Circa sieben Millionen Jahre lang entstehen in dieser wüstenhaften Umgebung riesige Sandablagerungen, die Mächtigkeiten von über 1000m erreichen können: Es ist die Geburtsstunde des Buntsandsteins. Schließlich überflutet ein von Süden kommendes flaches Meer das Land und es bilden sich die Ablagerungen des Muschelkalkes (von 243 bis 235 Mio. Jahren), gefolgt von denen des Keupers (vor 235 bis 200 Mio. Jahre). Allein aus dieser Zeit finden wir durchschnittlich 300 bis 500m mächtige Kalke, Tone, Sandsteine, Gipse und Salze.
Nach einer langen Zeit der erdgeschichtlichen Stabilität beginnt vor rund 200 Mio.Jahren Pangäa Schritt für Schritt auseinanderzubrechen und die heutigen Kontinente entstehen. Während dieser Zeit überschwemmt das Jurameer (vor 200-145 Mio. Jahre) fast das ganze heutige Mitteleuropa. Die Folge ist eine ausgedehnte Ablagerung von Kalken, deren bekanntester Vertreter der Solnhofer Plattenkalk mit dem Urvogel Archäopterix ist.
Zusammenfassen zeigt sich damit für Mitteleuropa zunächst eine mehr oder weniger waagrechte Schichtung: Auf das variszische Grundgebirge als Basis werden die Sedimente des Buntsandsteins, des Muschelkalks, des Keupers und schließlich die Kalke der Jurazeit abgelagert.
Nach vielen Hunderten von Millionen Jahren einer gewissen geologischen Stabilität bricht mit dem Erdzeitalter des Tertiärs, das von 66 bis 2,6 Mio.Jahre vor heute andauert (heute international als Paläogen und Neogen bezeichnet), eine äußerst dramatische Zeit an.
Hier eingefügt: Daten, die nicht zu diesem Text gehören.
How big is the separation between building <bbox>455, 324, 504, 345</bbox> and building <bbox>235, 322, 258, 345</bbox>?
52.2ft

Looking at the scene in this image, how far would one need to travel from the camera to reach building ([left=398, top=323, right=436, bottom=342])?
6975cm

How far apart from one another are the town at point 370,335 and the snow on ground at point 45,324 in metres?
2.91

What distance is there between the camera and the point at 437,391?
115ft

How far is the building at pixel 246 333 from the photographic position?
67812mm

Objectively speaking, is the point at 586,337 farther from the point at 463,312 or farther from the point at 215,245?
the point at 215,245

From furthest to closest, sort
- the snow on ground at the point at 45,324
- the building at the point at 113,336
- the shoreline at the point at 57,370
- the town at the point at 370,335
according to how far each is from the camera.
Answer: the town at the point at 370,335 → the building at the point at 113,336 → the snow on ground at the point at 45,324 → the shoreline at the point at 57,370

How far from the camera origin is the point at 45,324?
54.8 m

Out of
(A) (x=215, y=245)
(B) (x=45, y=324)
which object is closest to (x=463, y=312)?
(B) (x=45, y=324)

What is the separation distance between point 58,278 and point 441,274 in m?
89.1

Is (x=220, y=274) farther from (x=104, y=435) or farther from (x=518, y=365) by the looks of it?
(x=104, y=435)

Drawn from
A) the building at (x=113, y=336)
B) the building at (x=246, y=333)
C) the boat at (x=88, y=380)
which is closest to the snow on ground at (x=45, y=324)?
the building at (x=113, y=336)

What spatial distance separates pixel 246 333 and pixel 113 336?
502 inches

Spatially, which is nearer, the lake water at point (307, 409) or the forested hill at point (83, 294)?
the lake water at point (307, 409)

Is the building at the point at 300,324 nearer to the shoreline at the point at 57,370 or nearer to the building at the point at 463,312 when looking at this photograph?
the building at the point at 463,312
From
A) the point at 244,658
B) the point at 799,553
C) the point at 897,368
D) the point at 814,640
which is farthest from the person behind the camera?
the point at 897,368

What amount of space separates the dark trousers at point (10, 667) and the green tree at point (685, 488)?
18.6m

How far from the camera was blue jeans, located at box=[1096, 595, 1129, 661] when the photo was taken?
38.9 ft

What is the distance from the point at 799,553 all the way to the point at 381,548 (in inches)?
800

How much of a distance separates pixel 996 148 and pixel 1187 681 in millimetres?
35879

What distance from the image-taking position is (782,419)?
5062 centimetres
So bilden sich die Alpen heraus, der Nordatlantik öffnet sich und trennt nun Nordamerika von Europa und schließlich beginnt der Oberrheingraben zwischen Basel und Mainz einzubrechen.
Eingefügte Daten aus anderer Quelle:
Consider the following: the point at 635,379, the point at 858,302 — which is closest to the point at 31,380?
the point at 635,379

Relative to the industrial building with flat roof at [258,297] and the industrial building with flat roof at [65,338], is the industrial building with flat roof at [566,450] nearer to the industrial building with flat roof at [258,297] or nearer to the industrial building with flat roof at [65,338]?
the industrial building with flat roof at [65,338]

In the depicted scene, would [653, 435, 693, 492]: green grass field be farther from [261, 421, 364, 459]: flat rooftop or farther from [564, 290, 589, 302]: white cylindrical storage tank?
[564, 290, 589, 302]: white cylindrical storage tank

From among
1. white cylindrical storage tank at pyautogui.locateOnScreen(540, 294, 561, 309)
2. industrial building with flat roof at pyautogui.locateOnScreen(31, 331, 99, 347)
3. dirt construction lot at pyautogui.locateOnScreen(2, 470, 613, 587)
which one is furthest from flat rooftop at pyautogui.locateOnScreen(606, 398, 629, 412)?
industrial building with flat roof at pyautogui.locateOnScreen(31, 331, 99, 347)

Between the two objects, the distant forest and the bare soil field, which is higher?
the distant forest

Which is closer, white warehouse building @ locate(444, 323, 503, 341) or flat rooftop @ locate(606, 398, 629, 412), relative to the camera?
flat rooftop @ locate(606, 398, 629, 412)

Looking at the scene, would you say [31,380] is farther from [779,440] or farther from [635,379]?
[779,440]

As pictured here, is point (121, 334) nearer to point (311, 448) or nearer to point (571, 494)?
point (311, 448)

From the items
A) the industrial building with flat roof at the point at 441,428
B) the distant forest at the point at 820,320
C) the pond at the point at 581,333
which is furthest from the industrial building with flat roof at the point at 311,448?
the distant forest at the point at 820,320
Während durch hochsteigende Erdwärme aus dem Erdinneren die Basis des Grabens um bis zu 4000m absinkt, werden die Gesteine der benachbarten Bereiche links und rechts des zentralen Grabens um circa 2500m emporgedrückt. Als Folge werden die ehemals waagrecht übereinander abgelagerten Schichten vom Buntsandstein bis zum Jura schräg gestellt und fallen nun in Süddeutschland vom Oberrheingraben aus nach Osten hin ab (s. Abb.).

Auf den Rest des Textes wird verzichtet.